■ **EXERCISE DIRECTIONS**:
Rewrite the material from the line holding "When comparing police" through the end of the material, inclusive, with "police cap with badge" changed to "officer's cap with badge" and nothing else altered. Leave the pictures out.
[start of DATA SHOWN]
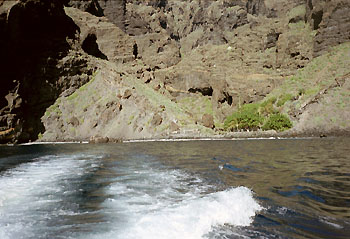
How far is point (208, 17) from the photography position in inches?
6398

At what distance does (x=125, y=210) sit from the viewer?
27.5 feet

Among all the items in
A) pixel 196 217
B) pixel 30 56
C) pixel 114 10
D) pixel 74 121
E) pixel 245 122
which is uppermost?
pixel 114 10

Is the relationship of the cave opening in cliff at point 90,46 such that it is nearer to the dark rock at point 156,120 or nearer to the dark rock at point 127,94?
the dark rock at point 127,94

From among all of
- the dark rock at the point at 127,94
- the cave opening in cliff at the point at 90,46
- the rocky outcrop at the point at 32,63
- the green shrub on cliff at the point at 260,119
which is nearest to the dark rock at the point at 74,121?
the rocky outcrop at the point at 32,63

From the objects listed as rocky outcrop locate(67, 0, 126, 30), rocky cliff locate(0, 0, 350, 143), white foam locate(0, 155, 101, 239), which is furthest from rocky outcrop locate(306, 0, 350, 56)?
white foam locate(0, 155, 101, 239)

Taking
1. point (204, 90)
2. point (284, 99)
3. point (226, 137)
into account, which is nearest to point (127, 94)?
point (226, 137)

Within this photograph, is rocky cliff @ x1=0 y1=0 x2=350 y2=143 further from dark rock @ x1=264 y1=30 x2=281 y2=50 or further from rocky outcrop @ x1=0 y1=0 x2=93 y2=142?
dark rock @ x1=264 y1=30 x2=281 y2=50

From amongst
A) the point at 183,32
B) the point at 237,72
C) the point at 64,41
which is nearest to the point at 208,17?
the point at 183,32

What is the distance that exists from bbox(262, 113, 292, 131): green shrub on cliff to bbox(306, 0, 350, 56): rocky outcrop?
138 ft

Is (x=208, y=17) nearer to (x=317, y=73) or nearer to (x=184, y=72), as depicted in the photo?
(x=184, y=72)

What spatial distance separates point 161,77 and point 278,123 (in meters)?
62.4

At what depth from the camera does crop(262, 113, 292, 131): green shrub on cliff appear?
227 feet

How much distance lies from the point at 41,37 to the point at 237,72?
74257mm

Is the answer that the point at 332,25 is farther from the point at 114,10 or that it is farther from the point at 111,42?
the point at 114,10
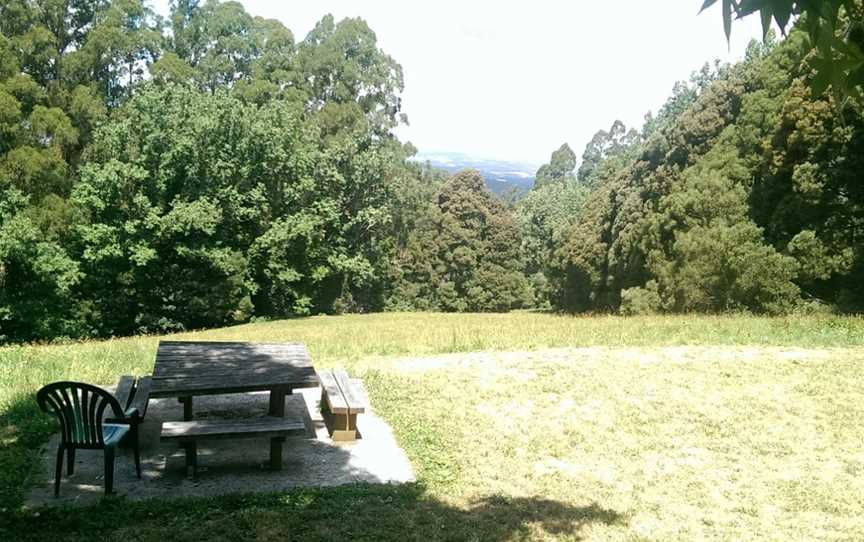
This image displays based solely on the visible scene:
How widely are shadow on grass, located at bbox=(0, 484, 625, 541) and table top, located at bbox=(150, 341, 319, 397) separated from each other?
110 centimetres

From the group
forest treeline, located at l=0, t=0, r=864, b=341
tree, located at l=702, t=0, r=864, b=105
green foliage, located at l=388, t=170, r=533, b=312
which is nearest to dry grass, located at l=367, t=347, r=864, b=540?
tree, located at l=702, t=0, r=864, b=105

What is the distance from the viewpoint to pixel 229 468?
663 cm

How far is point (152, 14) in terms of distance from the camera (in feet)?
111

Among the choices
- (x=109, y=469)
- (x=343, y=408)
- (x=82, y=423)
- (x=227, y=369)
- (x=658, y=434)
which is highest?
(x=227, y=369)

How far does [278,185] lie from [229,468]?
27.8 meters

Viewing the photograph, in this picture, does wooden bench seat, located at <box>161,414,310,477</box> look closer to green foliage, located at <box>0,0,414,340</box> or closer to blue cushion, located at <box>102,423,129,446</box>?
blue cushion, located at <box>102,423,129,446</box>

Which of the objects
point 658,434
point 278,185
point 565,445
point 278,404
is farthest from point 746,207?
point 278,404

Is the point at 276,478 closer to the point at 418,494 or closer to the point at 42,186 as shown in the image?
the point at 418,494

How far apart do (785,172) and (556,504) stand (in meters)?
24.2

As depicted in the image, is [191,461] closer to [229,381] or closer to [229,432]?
[229,432]

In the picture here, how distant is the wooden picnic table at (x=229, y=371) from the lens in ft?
21.3

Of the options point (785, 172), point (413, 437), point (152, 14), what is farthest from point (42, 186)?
point (785, 172)

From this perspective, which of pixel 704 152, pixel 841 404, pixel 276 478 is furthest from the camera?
pixel 704 152

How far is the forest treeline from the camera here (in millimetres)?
24203
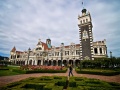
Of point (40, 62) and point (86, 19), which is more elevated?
point (86, 19)

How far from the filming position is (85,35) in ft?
136

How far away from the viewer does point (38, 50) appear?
2360 inches

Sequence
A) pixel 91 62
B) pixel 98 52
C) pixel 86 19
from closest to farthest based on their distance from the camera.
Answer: pixel 91 62 → pixel 98 52 → pixel 86 19

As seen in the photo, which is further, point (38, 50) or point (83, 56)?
point (38, 50)

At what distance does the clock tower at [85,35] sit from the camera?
3884cm

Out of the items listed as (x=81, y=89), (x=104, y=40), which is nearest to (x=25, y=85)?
(x=81, y=89)

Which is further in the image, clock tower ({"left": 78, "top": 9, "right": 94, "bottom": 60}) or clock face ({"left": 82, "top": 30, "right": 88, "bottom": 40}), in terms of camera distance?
clock face ({"left": 82, "top": 30, "right": 88, "bottom": 40})

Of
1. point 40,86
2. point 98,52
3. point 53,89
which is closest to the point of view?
point 53,89

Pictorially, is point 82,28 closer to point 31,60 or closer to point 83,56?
point 83,56

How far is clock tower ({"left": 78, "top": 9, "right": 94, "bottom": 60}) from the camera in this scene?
3884 cm

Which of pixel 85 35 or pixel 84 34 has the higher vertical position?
pixel 84 34

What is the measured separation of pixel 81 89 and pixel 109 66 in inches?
1253

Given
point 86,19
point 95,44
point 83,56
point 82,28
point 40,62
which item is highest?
point 86,19

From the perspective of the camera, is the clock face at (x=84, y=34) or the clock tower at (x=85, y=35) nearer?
the clock tower at (x=85, y=35)
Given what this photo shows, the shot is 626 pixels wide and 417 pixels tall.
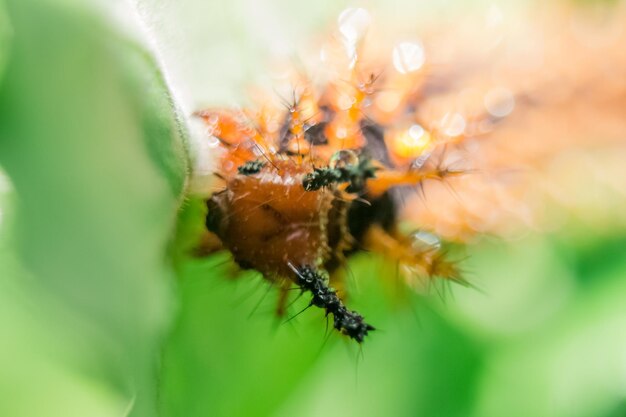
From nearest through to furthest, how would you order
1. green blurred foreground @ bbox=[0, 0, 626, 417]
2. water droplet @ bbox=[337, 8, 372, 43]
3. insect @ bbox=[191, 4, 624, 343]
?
green blurred foreground @ bbox=[0, 0, 626, 417], insect @ bbox=[191, 4, 624, 343], water droplet @ bbox=[337, 8, 372, 43]

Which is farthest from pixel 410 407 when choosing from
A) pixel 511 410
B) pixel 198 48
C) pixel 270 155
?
pixel 198 48

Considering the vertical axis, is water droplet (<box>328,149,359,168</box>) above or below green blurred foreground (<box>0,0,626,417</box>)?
above

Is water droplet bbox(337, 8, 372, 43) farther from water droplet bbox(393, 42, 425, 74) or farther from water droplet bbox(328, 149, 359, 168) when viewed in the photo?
water droplet bbox(328, 149, 359, 168)

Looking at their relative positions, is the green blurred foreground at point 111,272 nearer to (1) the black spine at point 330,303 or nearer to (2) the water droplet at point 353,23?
(1) the black spine at point 330,303

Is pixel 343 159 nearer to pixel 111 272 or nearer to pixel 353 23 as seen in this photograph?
pixel 111 272

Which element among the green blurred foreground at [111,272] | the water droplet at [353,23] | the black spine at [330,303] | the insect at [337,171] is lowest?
the green blurred foreground at [111,272]

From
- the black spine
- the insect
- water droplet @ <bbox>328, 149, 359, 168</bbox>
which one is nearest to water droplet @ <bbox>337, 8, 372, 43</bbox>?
the insect

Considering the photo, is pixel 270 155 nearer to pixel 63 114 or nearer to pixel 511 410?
pixel 63 114

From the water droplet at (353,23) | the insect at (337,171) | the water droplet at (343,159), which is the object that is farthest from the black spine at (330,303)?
the water droplet at (353,23)
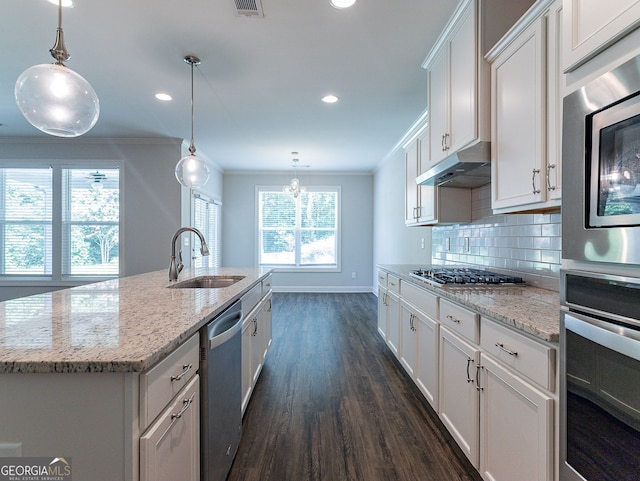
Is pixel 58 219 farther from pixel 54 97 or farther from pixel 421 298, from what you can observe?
pixel 421 298

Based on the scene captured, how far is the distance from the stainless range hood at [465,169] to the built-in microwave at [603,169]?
0.96 meters

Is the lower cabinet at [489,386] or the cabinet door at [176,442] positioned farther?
the lower cabinet at [489,386]

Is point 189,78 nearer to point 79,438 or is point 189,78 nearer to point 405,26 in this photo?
point 405,26

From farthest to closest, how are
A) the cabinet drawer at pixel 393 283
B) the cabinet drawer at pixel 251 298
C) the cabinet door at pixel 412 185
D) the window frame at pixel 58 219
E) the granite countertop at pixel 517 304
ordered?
the window frame at pixel 58 219, the cabinet door at pixel 412 185, the cabinet drawer at pixel 393 283, the cabinet drawer at pixel 251 298, the granite countertop at pixel 517 304

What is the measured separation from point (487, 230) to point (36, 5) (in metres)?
3.41

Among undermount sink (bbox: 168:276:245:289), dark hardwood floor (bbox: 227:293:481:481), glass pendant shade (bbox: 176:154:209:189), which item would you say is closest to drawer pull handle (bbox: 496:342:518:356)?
dark hardwood floor (bbox: 227:293:481:481)

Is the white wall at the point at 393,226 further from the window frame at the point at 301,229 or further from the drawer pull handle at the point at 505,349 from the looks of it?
the drawer pull handle at the point at 505,349

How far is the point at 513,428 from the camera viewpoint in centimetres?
130

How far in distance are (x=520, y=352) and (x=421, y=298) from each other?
108 cm

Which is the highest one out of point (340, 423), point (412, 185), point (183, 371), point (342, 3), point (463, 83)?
point (342, 3)

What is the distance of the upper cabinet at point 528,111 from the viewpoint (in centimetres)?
146

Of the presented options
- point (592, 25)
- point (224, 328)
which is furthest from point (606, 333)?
point (224, 328)

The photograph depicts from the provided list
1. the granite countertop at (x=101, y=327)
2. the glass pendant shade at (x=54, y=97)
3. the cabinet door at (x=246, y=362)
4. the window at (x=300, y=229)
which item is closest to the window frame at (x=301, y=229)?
the window at (x=300, y=229)

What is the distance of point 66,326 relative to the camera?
3.68 feet
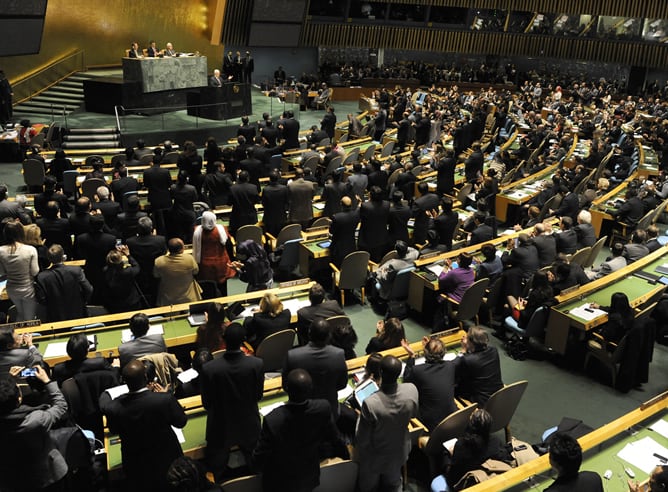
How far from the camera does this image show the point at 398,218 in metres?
8.82

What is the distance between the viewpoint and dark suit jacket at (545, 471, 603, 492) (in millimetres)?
3482

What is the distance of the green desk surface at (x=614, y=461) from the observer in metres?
4.18

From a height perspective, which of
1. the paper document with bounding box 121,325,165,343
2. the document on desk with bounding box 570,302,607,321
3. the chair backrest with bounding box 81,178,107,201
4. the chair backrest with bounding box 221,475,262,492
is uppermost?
the chair backrest with bounding box 81,178,107,201

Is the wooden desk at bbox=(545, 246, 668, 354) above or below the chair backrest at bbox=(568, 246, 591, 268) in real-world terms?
below

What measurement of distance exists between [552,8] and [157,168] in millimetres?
24268

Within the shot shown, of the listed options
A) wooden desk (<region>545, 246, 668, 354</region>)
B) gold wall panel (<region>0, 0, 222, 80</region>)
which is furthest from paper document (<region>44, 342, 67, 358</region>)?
gold wall panel (<region>0, 0, 222, 80</region>)

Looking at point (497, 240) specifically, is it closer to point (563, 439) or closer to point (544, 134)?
point (563, 439)

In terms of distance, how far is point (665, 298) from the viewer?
25.8 feet

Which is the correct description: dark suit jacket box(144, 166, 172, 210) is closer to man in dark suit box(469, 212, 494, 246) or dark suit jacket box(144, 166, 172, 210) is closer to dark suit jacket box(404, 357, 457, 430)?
man in dark suit box(469, 212, 494, 246)

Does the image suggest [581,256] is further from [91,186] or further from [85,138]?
[85,138]

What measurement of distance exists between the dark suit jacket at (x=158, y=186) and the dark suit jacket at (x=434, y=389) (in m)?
5.88

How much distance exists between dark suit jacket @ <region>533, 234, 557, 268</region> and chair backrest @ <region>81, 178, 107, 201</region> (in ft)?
22.4

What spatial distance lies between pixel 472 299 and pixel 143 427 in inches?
183

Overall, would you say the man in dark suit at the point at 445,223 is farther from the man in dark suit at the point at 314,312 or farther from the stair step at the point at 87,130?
the stair step at the point at 87,130
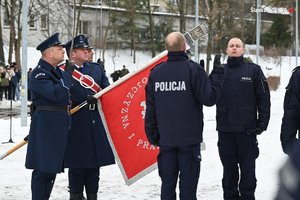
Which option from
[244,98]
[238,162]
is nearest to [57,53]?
[244,98]

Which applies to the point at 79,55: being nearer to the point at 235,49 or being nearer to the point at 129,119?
the point at 129,119

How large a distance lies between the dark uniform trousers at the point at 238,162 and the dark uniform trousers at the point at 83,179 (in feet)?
4.71

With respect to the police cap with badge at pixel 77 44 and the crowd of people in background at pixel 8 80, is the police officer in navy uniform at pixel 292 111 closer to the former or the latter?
the police cap with badge at pixel 77 44

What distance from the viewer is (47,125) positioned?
5.81m

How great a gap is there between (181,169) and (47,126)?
146 cm

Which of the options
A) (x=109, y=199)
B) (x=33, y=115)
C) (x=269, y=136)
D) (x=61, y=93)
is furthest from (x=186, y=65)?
(x=269, y=136)

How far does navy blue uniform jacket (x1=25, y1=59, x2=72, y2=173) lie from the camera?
18.7ft

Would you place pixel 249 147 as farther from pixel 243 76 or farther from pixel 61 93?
pixel 61 93

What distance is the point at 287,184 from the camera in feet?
5.44

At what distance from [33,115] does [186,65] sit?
5.71ft

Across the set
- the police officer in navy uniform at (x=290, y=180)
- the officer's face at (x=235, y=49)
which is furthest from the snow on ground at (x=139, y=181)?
the police officer in navy uniform at (x=290, y=180)

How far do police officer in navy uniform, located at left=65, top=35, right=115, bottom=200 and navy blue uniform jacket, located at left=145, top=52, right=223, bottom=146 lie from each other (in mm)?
1290

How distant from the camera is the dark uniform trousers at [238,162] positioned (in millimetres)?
6367

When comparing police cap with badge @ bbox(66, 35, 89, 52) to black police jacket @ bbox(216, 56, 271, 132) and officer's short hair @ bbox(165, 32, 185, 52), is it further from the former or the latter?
black police jacket @ bbox(216, 56, 271, 132)
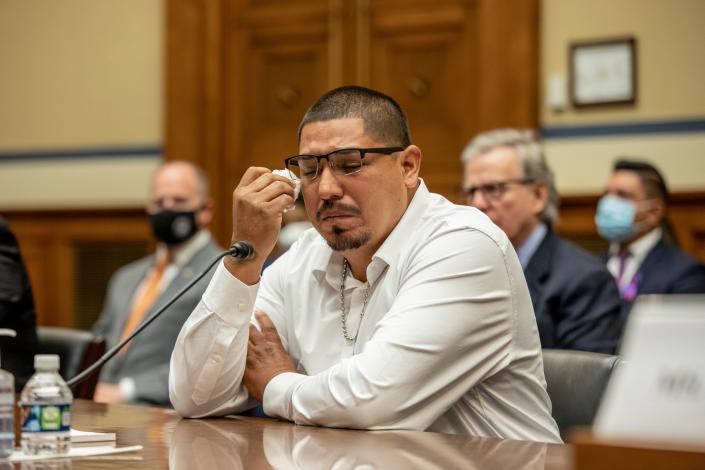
[end of DATA SHOWN]
■ **IN RESPONSE**:
When comparing officer's cap with badge @ bbox(66, 35, 89, 52) to black police jacket @ bbox(216, 56, 271, 132) and officer's short hair @ bbox(165, 32, 185, 52), is it further from the former or the latter?
black police jacket @ bbox(216, 56, 271, 132)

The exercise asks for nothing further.